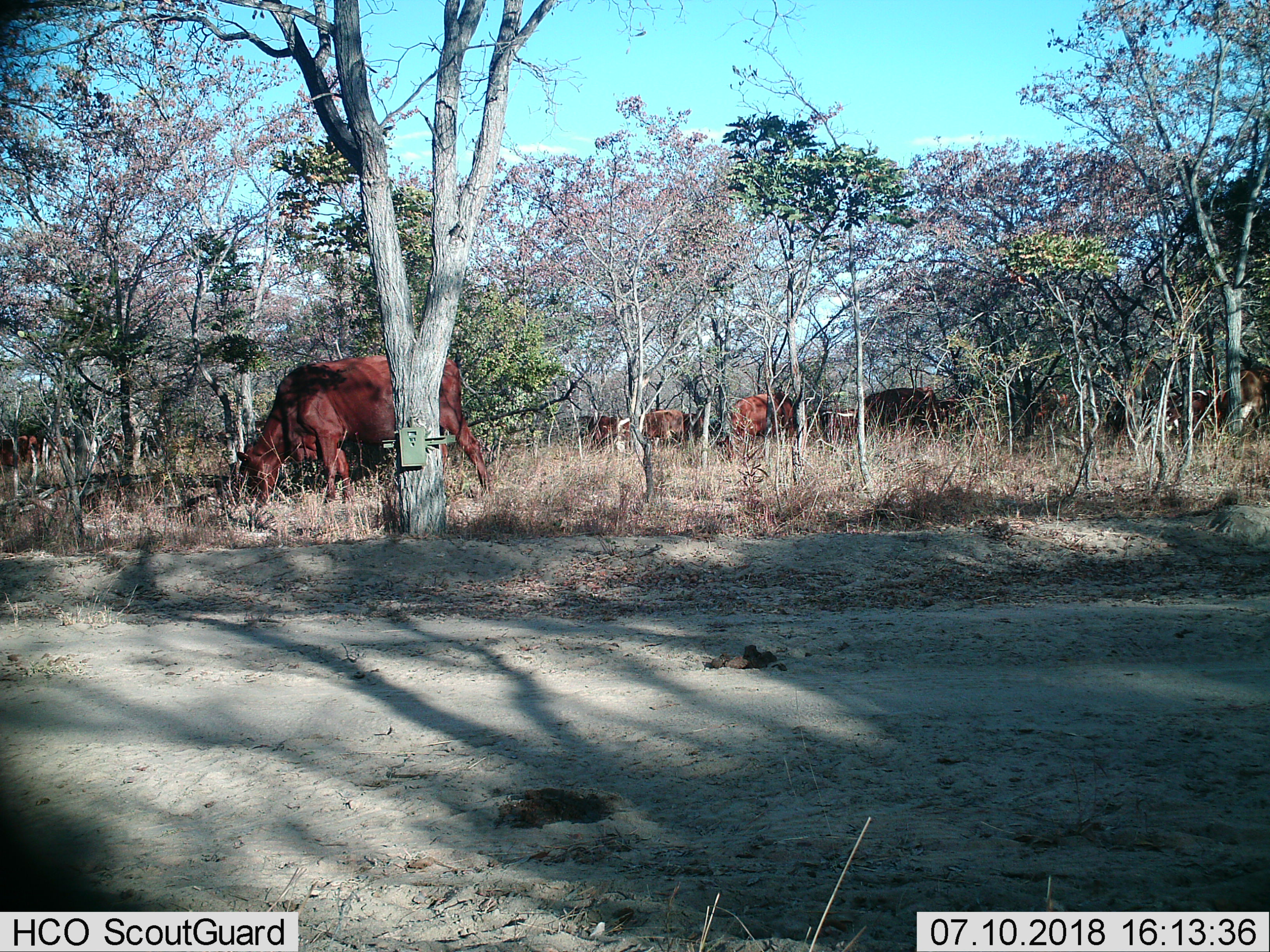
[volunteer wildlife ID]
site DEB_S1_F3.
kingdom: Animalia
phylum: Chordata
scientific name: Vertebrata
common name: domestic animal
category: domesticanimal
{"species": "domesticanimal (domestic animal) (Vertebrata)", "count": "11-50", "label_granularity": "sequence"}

_The problem_: Among the lines of the data, identify those with the word "domesticanimal". Copy each of them.

_Solution below_:
category: domesticanimal
{"species": "domesticanimal (domestic animal) (Vertebrata)", "count": "11-50", "label_granularity": "sequence"}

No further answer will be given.